* [BACAAN YANG DISEDIAKAN]
Tuesday, December 18, 2007

Grandparenting: Membantu atau Campur Tangan?

Kompromi dan komunikasi dapat mengimbangi perbedaan pola asuh yang kakek-nenek terapkan kepada si kecil, khususnya dalam penerapan disiplin.

Dewi (27) langsung memasang wajah garang saat melihat putrinya Sakha (4) mengisap permen loli. Maklum saja Sakha baru saja sembuh dari sakit giginya, karena terlalu banyak makan permen. “Di kasih nenek,” begitu katanya enteng, saat Dewi menanyakan asal permen itu. Sakha sebenarnya tahu kalau Bundanya tidak akan senang bila mengetahui ia mengisap permen, karena gigi-giginya sudah banyak yang hitam dan keropos. Tapi ia pun paham, biasanya bunda tidak akan mengomel ketika tahu bahwa permen itu diperoleh dari nenek.

* [DATA YANG DITAMPILKAN]
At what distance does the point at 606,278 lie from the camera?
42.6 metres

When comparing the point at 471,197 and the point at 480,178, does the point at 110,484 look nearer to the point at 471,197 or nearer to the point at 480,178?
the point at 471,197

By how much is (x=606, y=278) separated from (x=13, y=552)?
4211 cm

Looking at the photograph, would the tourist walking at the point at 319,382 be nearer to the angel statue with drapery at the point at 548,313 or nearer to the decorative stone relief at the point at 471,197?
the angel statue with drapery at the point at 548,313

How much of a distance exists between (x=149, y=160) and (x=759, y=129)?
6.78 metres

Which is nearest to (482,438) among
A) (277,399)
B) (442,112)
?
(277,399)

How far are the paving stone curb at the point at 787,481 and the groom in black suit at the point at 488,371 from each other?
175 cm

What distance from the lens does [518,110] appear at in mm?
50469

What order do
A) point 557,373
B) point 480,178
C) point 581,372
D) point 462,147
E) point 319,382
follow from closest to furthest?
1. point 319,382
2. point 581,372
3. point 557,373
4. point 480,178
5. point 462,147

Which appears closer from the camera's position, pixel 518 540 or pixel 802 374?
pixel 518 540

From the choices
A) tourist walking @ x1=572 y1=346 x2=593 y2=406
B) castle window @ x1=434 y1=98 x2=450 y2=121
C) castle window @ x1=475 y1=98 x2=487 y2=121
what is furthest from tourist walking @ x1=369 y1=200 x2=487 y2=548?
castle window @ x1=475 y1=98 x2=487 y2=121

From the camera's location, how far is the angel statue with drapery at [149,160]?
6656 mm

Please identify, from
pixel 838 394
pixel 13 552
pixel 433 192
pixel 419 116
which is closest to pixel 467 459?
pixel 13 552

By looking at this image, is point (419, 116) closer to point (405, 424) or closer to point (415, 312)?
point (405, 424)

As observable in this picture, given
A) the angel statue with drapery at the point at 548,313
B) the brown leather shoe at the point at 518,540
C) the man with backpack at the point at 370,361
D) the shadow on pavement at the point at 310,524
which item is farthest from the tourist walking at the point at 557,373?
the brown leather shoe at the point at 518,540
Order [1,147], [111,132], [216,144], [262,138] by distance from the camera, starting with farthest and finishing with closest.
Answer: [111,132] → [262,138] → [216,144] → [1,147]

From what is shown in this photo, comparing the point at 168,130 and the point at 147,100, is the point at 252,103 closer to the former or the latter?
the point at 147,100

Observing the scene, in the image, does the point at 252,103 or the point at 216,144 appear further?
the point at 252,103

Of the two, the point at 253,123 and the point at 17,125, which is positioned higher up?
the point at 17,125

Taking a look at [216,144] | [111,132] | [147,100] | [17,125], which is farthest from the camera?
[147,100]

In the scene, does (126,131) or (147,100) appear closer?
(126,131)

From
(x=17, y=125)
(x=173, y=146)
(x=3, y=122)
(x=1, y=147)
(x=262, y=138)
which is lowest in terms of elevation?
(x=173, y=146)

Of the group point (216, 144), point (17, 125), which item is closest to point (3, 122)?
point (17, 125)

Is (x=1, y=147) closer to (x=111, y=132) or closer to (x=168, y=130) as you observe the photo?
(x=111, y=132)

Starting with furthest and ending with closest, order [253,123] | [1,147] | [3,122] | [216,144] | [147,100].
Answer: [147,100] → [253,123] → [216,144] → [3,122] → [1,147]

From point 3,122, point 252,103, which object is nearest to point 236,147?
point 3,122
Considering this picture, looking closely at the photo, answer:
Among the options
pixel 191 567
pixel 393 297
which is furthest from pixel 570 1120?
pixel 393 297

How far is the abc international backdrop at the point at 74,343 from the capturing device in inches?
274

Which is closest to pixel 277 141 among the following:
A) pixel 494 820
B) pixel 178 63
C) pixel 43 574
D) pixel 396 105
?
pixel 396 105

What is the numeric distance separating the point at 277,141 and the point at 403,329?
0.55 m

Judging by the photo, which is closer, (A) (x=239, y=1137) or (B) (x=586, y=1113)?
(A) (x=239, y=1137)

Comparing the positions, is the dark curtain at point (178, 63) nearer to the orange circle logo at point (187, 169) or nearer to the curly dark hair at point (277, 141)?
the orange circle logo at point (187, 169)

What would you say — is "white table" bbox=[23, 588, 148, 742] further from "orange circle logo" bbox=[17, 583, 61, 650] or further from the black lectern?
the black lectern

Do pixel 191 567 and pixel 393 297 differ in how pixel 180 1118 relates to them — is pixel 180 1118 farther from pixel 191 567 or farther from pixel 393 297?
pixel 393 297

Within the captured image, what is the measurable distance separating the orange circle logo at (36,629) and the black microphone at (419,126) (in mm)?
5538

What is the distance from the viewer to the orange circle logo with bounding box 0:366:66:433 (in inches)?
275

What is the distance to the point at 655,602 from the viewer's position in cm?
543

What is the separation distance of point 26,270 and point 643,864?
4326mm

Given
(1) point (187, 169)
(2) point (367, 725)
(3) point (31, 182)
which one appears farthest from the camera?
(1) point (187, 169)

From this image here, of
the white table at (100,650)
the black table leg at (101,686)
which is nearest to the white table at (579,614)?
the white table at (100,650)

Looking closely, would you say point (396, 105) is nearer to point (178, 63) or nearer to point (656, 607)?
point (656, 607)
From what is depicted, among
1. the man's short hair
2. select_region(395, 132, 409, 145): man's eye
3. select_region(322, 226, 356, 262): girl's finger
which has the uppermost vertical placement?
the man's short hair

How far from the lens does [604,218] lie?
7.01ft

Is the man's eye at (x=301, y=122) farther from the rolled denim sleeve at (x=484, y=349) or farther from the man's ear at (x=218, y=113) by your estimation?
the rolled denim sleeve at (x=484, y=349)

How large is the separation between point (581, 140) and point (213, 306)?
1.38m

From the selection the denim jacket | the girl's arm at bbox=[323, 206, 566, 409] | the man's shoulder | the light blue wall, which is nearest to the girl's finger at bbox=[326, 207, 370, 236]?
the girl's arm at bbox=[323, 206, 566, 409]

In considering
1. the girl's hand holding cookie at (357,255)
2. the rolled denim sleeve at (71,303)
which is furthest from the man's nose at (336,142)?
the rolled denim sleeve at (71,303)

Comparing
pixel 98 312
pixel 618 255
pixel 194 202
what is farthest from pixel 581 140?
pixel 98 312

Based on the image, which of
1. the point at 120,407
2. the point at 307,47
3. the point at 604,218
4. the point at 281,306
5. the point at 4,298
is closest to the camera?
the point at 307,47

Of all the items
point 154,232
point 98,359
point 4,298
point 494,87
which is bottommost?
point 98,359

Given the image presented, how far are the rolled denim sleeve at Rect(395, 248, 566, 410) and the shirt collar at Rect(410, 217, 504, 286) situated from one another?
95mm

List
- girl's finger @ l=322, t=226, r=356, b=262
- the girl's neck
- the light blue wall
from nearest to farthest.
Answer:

* [INSTRUKSI TUGAS A] Tentukan apakah setiap pernyataan berikut sesuai dengan bacaan tentang peran kakek-nenek dalam pengasuhan: (i) Sakha berusia empat tahun; (ii) Sakha mengatakan bahwa permen itu ia beli sendiri; (iii) Bunda biasanya mengomel keras bila tahu permen itu berasal dari nenek. Jawab ya atau tidak, lalu kutip kata-kata bacaan yang menjadi penentunya.
* [INSTRUKSI TUGAS B] Tuliskan kembali tanpa perubahan baris-baris dalam catatan, mulai dari baris yang memuat "From the selection" sampai dengan baris terakhir catatan.
Bacaan dan catatan di atas tidak saling berhubungan.

* [JAWABAN LENGKAP A]
(i) Ya: "putrinya Sakha (4)"
(ii) Tidak: "“Di kasih nenek,” begitu katanya enteng"
(iii) Tidak: "biasanya bunda tidak akan mengomel ketika tahu bahwa permen itu diperoleh dari nenek"

* [JAWABAN LENGKAP B]
From the selection the denim jacket | the girl's arm at bbox=[323, 206, 566, 409] | the man's shoulder | the light blue wall, which is nearest to the girl's finger at bbox=[326, 207, 370, 236]?
the girl's arm at bbox=[323, 206, 566, 409]

In considering
1. the girl's hand holding cookie at (357,255)
2. the rolled denim sleeve at (71,303)
which is furthest from the man's nose at (336,142)?
the rolled denim sleeve at (71,303)

Comparing
pixel 98 312
pixel 618 255
pixel 194 202
what is farthest from pixel 581 140?
pixel 98 312

Based on the image, which of
1. the point at 120,407
2. the point at 307,47
3. the point at 604,218
4. the point at 281,306
5. the point at 4,298
is closest to the camera?
the point at 307,47

Of all the items
point 154,232
point 98,359
point 4,298
point 494,87
which is bottommost?
point 98,359

Given the image presented, how far are the rolled denim sleeve at Rect(395, 248, 566, 410) and the shirt collar at Rect(410, 217, 504, 286) situated from one another?
95mm

List
- girl's finger @ l=322, t=226, r=356, b=262
- the girl's neck
- the light blue wall
from nearest to farthest.
Answer:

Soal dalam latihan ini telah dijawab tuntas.